Thinking about borrowing to pay for graduate school? Listen first to Bobbie Daniels, a fourth-year osteopathic medical student at the University of Medicine and Dentistry of New Jersey.
She already owes more than $200,000 in federal student loans. And because of credit card troubles, she couldn't borrow the final $7,000 she needed for her last year in medical school. "I sold all my furniture, everything but my bedroom set. I had to move out of my apartment and move in with a roommate."
[Read more: Looking to Save for Grad School? Here's How.]
Daniels also had to ask her mother for help paying off the car she needs to get to and from classes and the hospital. A combination of family generosity and personal scrimping is making it possible to finish medical school. "But it's been kind of difficult," she says.
It will probably get more difficult, at least temporarily. A surge in the number of medical students in her specialty of obstetrics and gynecology will mean tough competition for a $40,000-a-year residency. The 28-year-old figures it will be at least five years before she can start paying down her college debts.
The demand for graduate student loans has never been higher, as economic troubles inspire record numbers of adults to improve their employability with new skills and credentials just as alternative funding options—such as college savings, grants, and loan repayment programs—have dried up. Meanwhile, lenders, who three years ago ran ads on late-night television offering $40,000 loans to just about any student, are now rejecting loan applications from anyone who they think might have even the slightest trouble repaying.
But new federal rules, a new income-based repayment option, and tentative signs of thawing in the credit markets hold a few glimmers of hope for anyone considering—or already struggling with—graduate student loans.
Credit cleanup. The key to finding sufficient and affordable loan funding, say experienced borrowers and financial aid counselors, is for applicants to start cleaning up their credit ahead of graduate school and then try to limit their borrowing to the cheapest federal loan programs.
The federal government will not approve new student loans to anyone who has fallen more than 270 days behind on any other federal education loans. But those who have defaulted can requalify for new loans by consolidating their defaulted debts with the federal government or making at least six on-time monthly payments in a row. Those who've only had troubles with credit cards, car payments, mortgages, or even other private educational loans can generally still get at least some new federal student loans without repaying those other debts. Another way prospective students can qualify for some kinds of educational loans is to find a U.S. citizen with good credit who will cosign—committing to repay the loans if the student defaults.

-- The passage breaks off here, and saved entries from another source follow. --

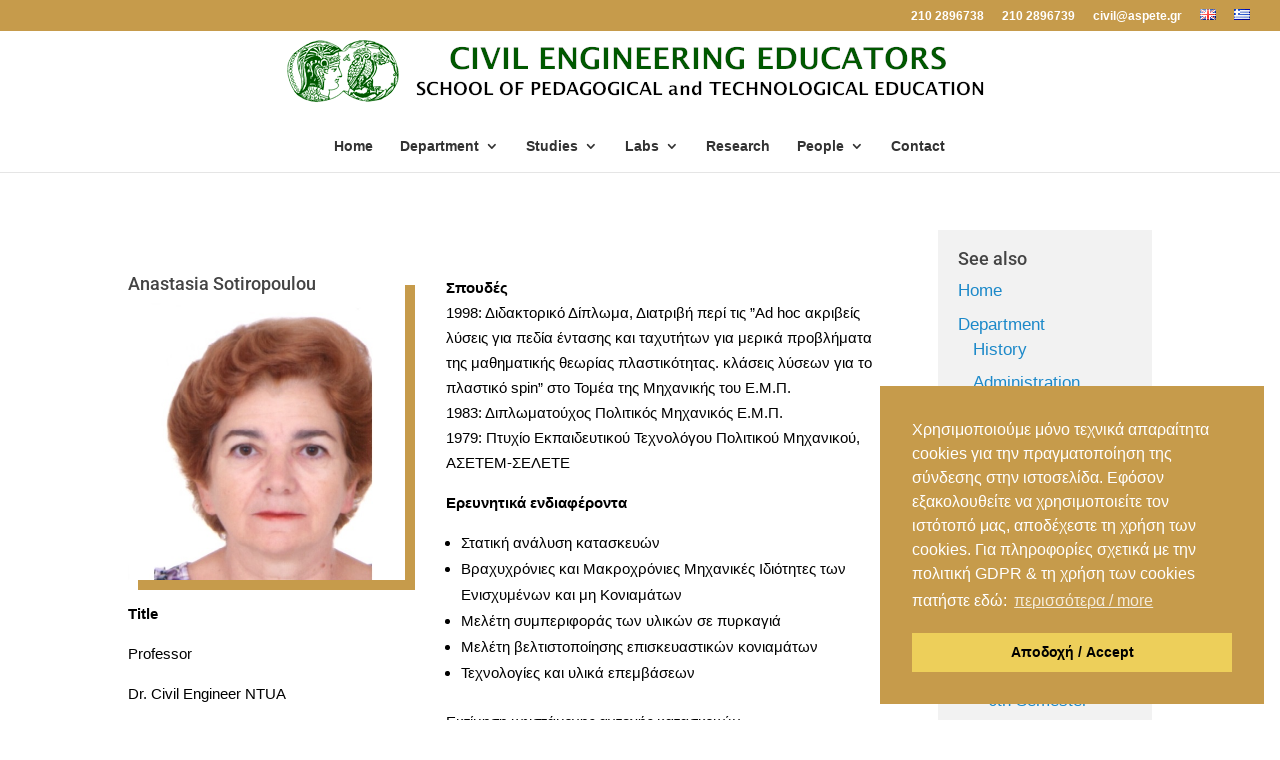

--- FILE ---
content_type: text/css
request_url: https://civil.aspete.gr/wp-content/et-cache/4925/et-core-unified-4925.min.css?ver=1767120443
body_size: 4213
content:
div.contact-list-contact-groups-v2 span{font-size:14px}span.contact-list-contact-groups-v2-title{font-size:14px}div.contact-list-custom-field-with-icon span{font-size:12px;color:#a9855c}#contact-list-search ul li .contact-list-contact-name{font-size:18px}span.contact-list-job-title{font-size:14px;font-style:italic}div.contact-list-contact-groups-v2 span{background:#f3f3f3;border-radius:10px}#et-top-navigation .sub-menu .menu-item:hover{background-color:#fff}.mobile-nav .sub-menu .menu-item:hover{background-color:#fff}#et-mobile-nav-menu li.menu-item:hover{background-color:#fff}ul.et_mobile_menu li.menu-item-has-children .mobile-toggle,ul.et_mobile_menu li.page_item_has_children .mobile-toggle,.et-db #et-boc .et-l ul.et_mobile_menu li.menu-item-has-children .mobile-toggle,.et-db #et-boc .et-l ul.et_mobile_menu li.page_item_has_children .mobile-toggle{width:44px;height:100%;padding:0px!important;max-height:44px;position:absolute;right:0px;top:0px;z-index:999;background-color:transparent}ul.et_mobile_menu>li.menu-item-has-children,ul.et_mobile_menu>li.page_item_has_children,ul.et_mobile_menu>li.menu-item-has-children .sub-menu li.menu-item-has-children,.et-db #et-boc .et-l ul.et_mobile_menu>li.menu-item-has-children,.et-db #et-boc .et-l ul.et_mobile_menu>li.page_item_has_children,.et-db #et-boc .et-l ul.et_mobile_menu>li.menu-item-has-children .sub-menu li.menu-item-has-children{position:relative}.et_mobile_menu .menu-item-has-children>a,.et-db #et-boc .et-l .et_mobile_menu .menu-item-has-children>a{background-color:transparent}ul.et_mobile_menu .menu-item-has-children .sub-menu,#main-header ul.et_mobile_menu .menu-item-has-children .sub-menu,.et-db #et-boc .et-l ul.et_mobile_menu .menu-item-has-children .sub-menu,.et-db #main-header ul.et_mobile_menu .menu-item-has-children .sub-menu{display:none!important;visibility:hidden!important}ul.et_mobile_menu .menu-item-has-children .sub-menu.visible,#main-header ul.et_mobile_menu .menu-item-has-children .sub-menu.visible,.et-db #et-boc .et-l ul.et_mobile_menu .menu-item-has-children .sub-menu.visible,.et-db #main-header ul.et_mobile_menu .menu-item-has-children .sub-menu.visible{display:block!important;visibility:visible!important}ul.et_mobile_menu li.menu-item-has-children .mobile-toggle,.et-db #et-boc .et-l ul.et_mobile_menu li.menu-item-has-children .mobile-toggle{text-align:center}ul.et_mobile_menu li.menu-item-has-children .mobile-toggle::after,.et-db #et-boc .et-l ul.et_mobile_menu li.menu-item-has-children .mobile-toggle::after{top:10px;position:relative;font-family:"ETModules"}ul.et_mobile_menu li.menu-item-has-children .mobile-toggle::after,.et-db #et-boc .et-l ul.et_mobile_menu li.menu-item-has-children .mobile-toggle::after{content:"\4c"}ul.et_mobile_menu li.menu-item-has-children.dt-open>.mobile-toggle::after,.et-db #et-boc .et-l ul.et_mobile_menu li.menu-item-has-children.dt-open>.mobile-toggle::after{content:'\4d'}@media screen and (max-width:981px){header{position:fixed!important;z-index:99999;width:100%;top:0}body.et-tb-has-header #page-container{padding-top:122px!important}}#main-content .container:before{background-color:#fff}.et_right_sidebar #sidebar{padding:20px;background-color:#f2f2f2}.et_pb_widget a{color:#1c89c9!important}#et-info{float:right}.hc-bold{font-size:14px}.hc-italic{font-size:14px;line-height:1.2em}.lpr-location-phone{font-size:14px;line-height:1.2em!important}.lpr-location-website{font-size:14px;line-height:1.2em!important}.hc-border{border-color:rgb(0 0 0 / 25%)!important}.sp-pcp-post .sp-pcp-post-thumb-area img{border-radius:100%}.sp-pcp-post-content p{text-align:center;font-weight:300;color:#000}.sp-pcp-post .sp-pcp-title,.sp-pcp-post .sp-pcp-title a{color:#335e9f}.sp-pcp-post .sp-pcp-post-thumb-area img{-webkit-filter:grayscale(100%);filter:grayscale(100%)}.sp-pcp-post .sp-pcp-post-thumb-area img{max-width:70%;margin:0 12%}.sp-pcp-post .sp-pcp-post-thumb-area img:hover{-webkit-filter:none!important;filter:none!important}.posts-data-table>thead>tr{background-color:#c69b4b;color:#000}.posts-table-above .dataTables_filter>input{border:1px solid #888!important;border-radius:20px!important}div.mytable td{font-size:14px}span.logo_helper{display:none!important}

Dan Thibeault, a founder of Graduate Leverage, a private company that provides loans and borrowing advice to graduate students, says many student borrowers have run into trouble because they "made terrible decisions," such as taking out private loans with variable interest rates instead of sticking with the tried-and-true federal loans. That's silly, he says, because many of the federal loans are cheap, widely available (to just about any citizen or legal resident), and can be at least partially forgiven in return for public service.
After filing a Free Application for Federal Student Aid, graduate students can ask their school's financial aid offices if they qualify for a federal Perkins loan. Those loans of up to $8,000 a year charge no interest while the student is in school and only 5 percent after graduation—a remarkable bargain for an unsecured loan, considering most home mortgages charge higher rates. Unfortunately, Perkins funds are very limited, so only the neediest students qualify. Since many colleges try to spread around their scarce Perkins funds, some qualified students may get less than the maximum.